I recently accepted a job offer from an organization I have long admired, for an awesome one-year fellowship with a very good salary, health benefits and a child-care subsidy. During the telephone interview, the interviewer asked about my plans for my child (I had mentioned volunteering at her school in my application) if I were selected for the fellowship program. I told her the truth: I decided to apply to the fellowship after I saw that it offered a child care subsidy because it signaled to me that the company respects its workforce and genuinely wants to develop a diverse community of people at different life stages, but with complimentary skills. I've been a high-functioning single mother throughout law school and I'm sure that the skills I have honed through this experience, coupled with the subsidy provided by the company, will insure that I continue to bring my best self and my best work to work and to my home. Later, during the two-day in-person interview, a different interviewer expressed some concern about my ability to manage the demands of the position. I politely but confidently pointed out that applying project management, networking and efficient resource management is a life ethic for me. I'm not saying that my response sealed the deal for me on that job, but it didn't appear to hurt, because a little over a week later, I was offered the position.

That positive interview experience coupled with a recent unpleasant experience with a university student newspaper really underscored the importance of owning and telling my story. Recently, in his column for The Guardian, Oliver Burkeman wrote about Heidi Grant Halvorson’s new book, No One Understands You And What To Do About It. I've not yet read Halvorson's book (it's now on The List), but I was struck by Burkeman's summation of ego bias: "what matters about you, to someone else, is whatever has most meaning for them, not for you." This may not be particularly revolutionary, but it is important to remember.

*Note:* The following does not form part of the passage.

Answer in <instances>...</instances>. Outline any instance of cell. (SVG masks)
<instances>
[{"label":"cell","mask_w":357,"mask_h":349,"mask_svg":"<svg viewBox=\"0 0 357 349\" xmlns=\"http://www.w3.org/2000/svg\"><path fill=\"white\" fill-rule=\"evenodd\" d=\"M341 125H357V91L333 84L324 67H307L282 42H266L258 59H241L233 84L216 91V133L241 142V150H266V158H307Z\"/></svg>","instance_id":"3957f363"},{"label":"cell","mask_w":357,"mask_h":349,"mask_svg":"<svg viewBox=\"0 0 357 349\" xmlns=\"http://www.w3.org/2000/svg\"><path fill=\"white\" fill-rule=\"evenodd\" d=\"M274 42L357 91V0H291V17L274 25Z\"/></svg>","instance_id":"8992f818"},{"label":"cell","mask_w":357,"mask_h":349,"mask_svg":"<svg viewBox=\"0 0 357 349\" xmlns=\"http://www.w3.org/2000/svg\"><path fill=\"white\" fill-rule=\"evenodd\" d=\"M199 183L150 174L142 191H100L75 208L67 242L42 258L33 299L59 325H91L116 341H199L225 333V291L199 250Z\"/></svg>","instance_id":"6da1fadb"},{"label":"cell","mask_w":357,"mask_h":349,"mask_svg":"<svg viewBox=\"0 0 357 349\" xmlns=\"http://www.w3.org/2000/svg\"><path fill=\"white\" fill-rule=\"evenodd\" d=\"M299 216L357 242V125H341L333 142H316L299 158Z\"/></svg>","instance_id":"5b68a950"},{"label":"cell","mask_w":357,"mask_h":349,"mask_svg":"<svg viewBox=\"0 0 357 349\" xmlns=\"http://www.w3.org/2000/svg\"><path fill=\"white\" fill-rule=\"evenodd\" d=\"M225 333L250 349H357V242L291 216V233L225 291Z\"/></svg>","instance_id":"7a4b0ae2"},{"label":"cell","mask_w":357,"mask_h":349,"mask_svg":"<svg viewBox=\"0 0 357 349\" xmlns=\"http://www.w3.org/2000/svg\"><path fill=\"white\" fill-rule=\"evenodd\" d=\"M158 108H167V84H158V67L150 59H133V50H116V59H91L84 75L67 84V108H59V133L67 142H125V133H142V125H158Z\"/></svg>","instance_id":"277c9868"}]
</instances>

I recently forgot this lesson, and found my story warped nearly to the point of defamation by a careerist "journalist" who transformed my story and family into a cipher for struggle and drama that landed her the cover story but completely erased the competence, resourcefulness, joy and triumphs that have figured prominently in the life I have built for my daughter and I. It was an annoying way to relearn the lesson that people will project upon me their own preconceived notions about who a single mom law student must be. Rather than be surprised by this, I need to be as ready as I had been in the job interviews to own my story, tell my story and integrate the lessons and skills I have learned into the next chapter of my prospective employer's story.

An employer needs to know that who you will be as a co-worker and/or employee, will be someone who can manage her family responsibilities in a way that does not undermine the work at work. And you need to know the type of work that interests you, and how the skills you have honed finding your school/family life balance will enable you to transition to work/family life. Know your story. Own it. Share it. And make it work for you as you transition out of law school and (back) into the working world.